Menegok Para Pembuat Mainan anak Tradisional di Karang Anyar

Menegok Para Pembuat Mainan anak Tradisional di Karang Anyar

Mainan anak - Permainan tradisional sangatlah populer sebelum teknologi masuk ke Indonesia. Dahulu, anak-anak bermain dengan menggunakan alat yang seadanya.

Namun kini, mereka sudah bermain dengan permainan-permainan berbasis teknologi yang berasal dari luar negeri dan mulai meninggalkan mainan tradisional. Seiring dengan perubahan zaman, Permainan tradisional perlahan-lahan mulai terlupakan oleh anak-anak Indonesia. Bahkan, tidak sedikit dari mereka yang sama sekali belum mengenal permainan tradisional.

Permainan tradisional sesungguhnya memiliki banyak manfaat bagi anak-anak. Selain tidak mengeluarkan banyak biaya, permainan –permainan tradisional sebenarnya sangat baik untuk melatih fisik dan mental anak. Secara tidak langsung, anak-anak akan dirangsang kreatifitas, ketangkasan, jiwa kepemimpinan, kecerdasan, dan keluasan wawasannya melalui permainan tradisional.

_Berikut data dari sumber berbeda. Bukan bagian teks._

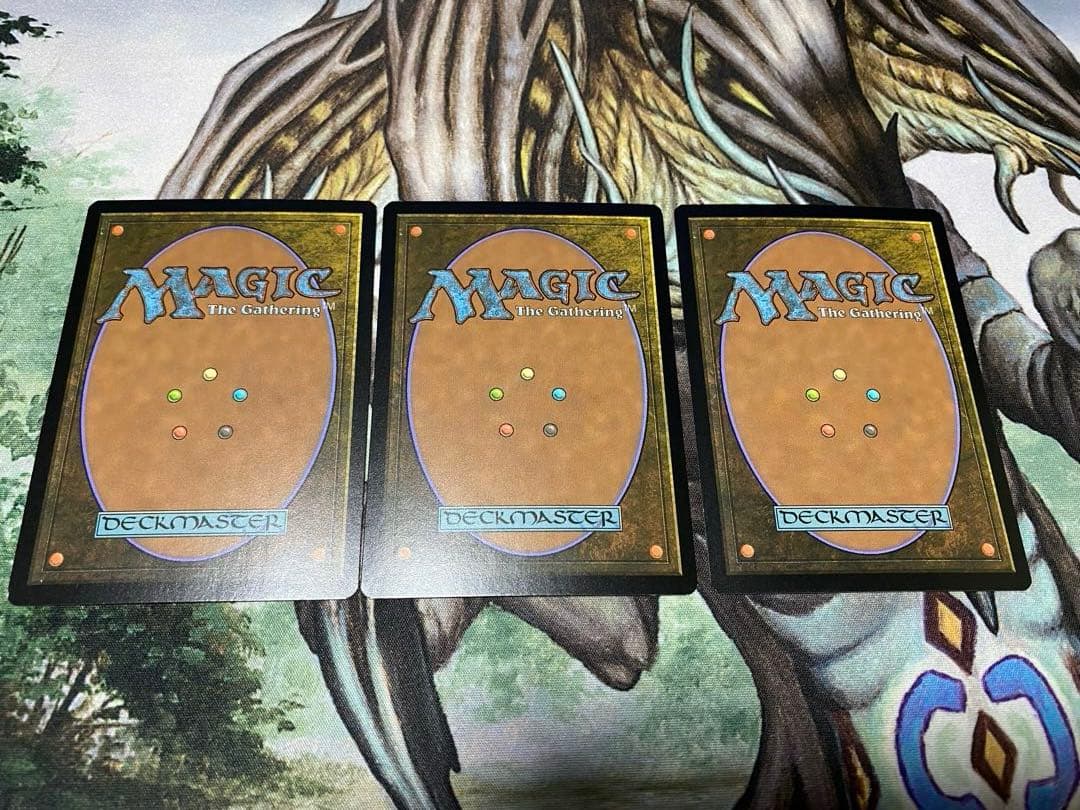 レンと六番/Wrenn and Six[2X2-BF] 日本語 foil3枚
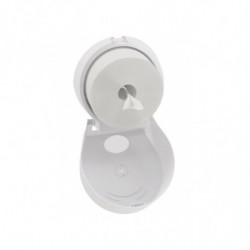 Диспенсер для туалетного паперу рулонах Kimberly-Clark Scott Controll білий 7046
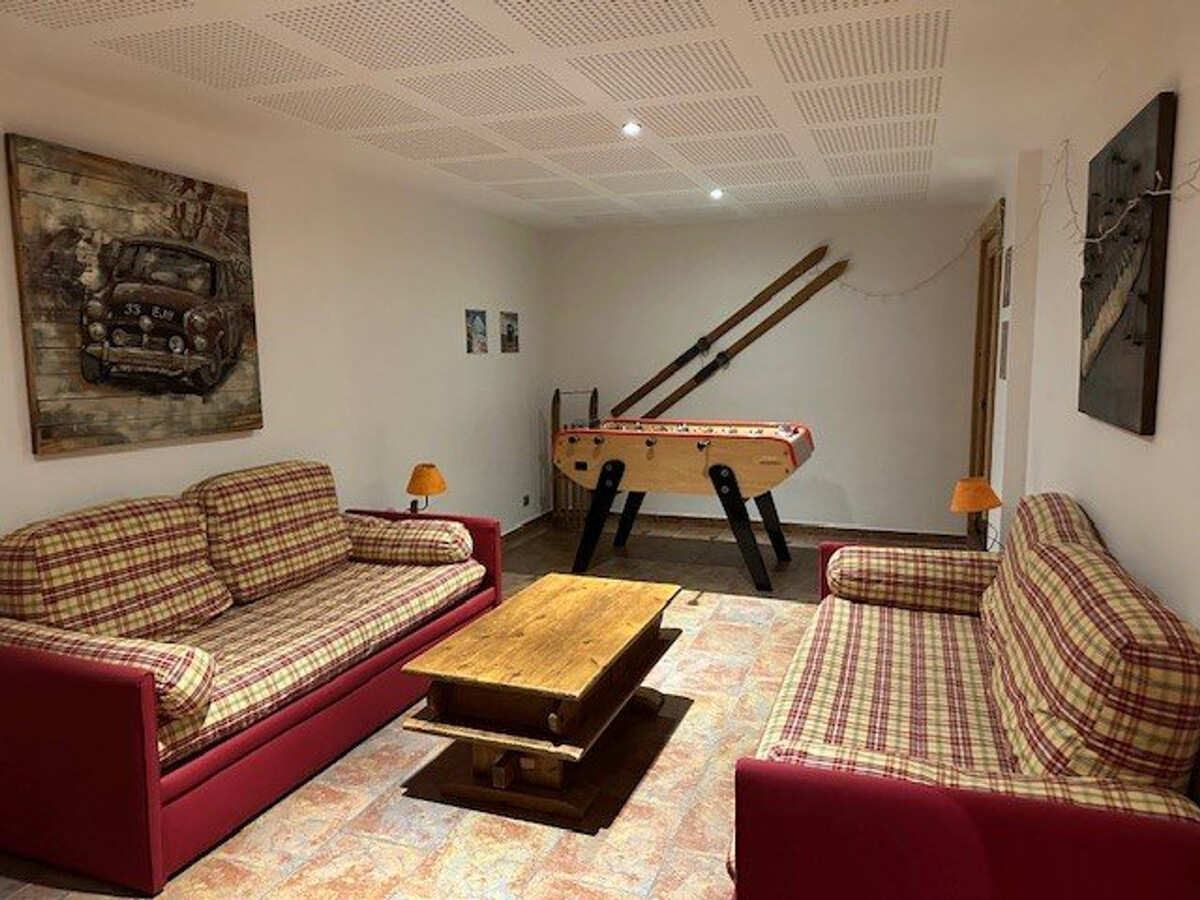 Chalet 12 personnes Crest-Voland, 300 m des pistes - Photo 19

Para psikolog menilai bahwa sesungguhnya mainan tradisional mampu membentuk motorik anak, baik kasar maupun halus. Salah satu permainan yang mampu membentuk motorik anak adalah dakon. Motorik halus lebih digunakan dalam permainan ini. Pada permainan ini pemain dituntut untuk memegang biji secara utuh sembari meletakkannya satu-satu di kotakkannya dengan satu tangan.

Seperti yang di kutip dari Jaringnews.com:
Karanganyar, desa sentra pembuatan mainan anak tradisional

Mainan-mainan tersebut di Jepara sering dijumpai di pasar-pasar tradisional. Mulai dari pasar Kota Jepara hingga pasar-pasar di pedesaan. Namun, ada juga beberapa toko mainan yang menjual mainan tradisional dari Desa Karanganyar ini.

Tak hanya di tersebar di wilayah Jepara, mainan tradisional buah tangan trampil warga Desa Karanganyar sudah merambah hingga luar Pulau Jawa. Bahkan hingga negara tetangga, seperti Singapura dan Malaysia.

“Banyak pedagang yang membeli dari sini, kemudian dijual di Sulawesi, Kalimantan, Medan, dan Irianjaya,” ujar Nurhadi, salah satu pembuat mainan tradisional di sentra mainan anak-anak Desa Karanganyar.

“Kalau othok-othok ini banyak yang dikirim ke Singapur dan Malaysia,” imbuh kakek Nur Sifa.

Siang itu, Nurhadi di temani istrinya, Siti Komari dan cucunya Nur Sifa, sedang berkutat dengan potongan batang-batang bambu. Di sisi kanan dan kiri Nurhadi, nampak setumpuk spon beraneka warna. Selain itu, ribuan tutup botol air mineral kelihatan teronggok di salahsatu sudut teras rumahnya.

Mulai dari potongan bambu, spon, karet gelang, dan tutup botol air mineral adalah bahan-bahan yang akan disulap Nurhadi menjadi maninan anak-anak tradisional. Benda-benda tersebut tentu  dengan mudah dapat kita dapatkan di sekitar kita. Sayang, sering kali kita cuek terhadap benda-benda tersebut.

Namun, di tangan Nurhadi dan puluhan warga Desa Karanganyar, benda-benda limbah tersebut dapat menghasilkan pundi-pundi rupiah. Dibantu istri dan anaknya, dalam sepekan sedikitnya Nurhadi mampu menghasilkan 3.000 mainan seperti othok-othok dan kitiran.

“Harga othok-othok dari sini (sentra mainan anak-anaknya-red) satunya Rp 1.200 tetapi nanti para penjual biasanya dijual kembali dengan harga Rp 2.000, bahkan kalau di luar Jawa bisa sampai Rp 7.000,” papar Nurhadi.

“Spon ini limbah pabrik sisa sandal dibeli dari  di Jakarta, setiap satu kilo gram harganya Rp 9.000, sedangkan batang bamboo dibeli dari petani bambu dengan harga Rp 12.000 setiap batang bambu berukuran panjang 4 meter,” imbuh Nurhadi.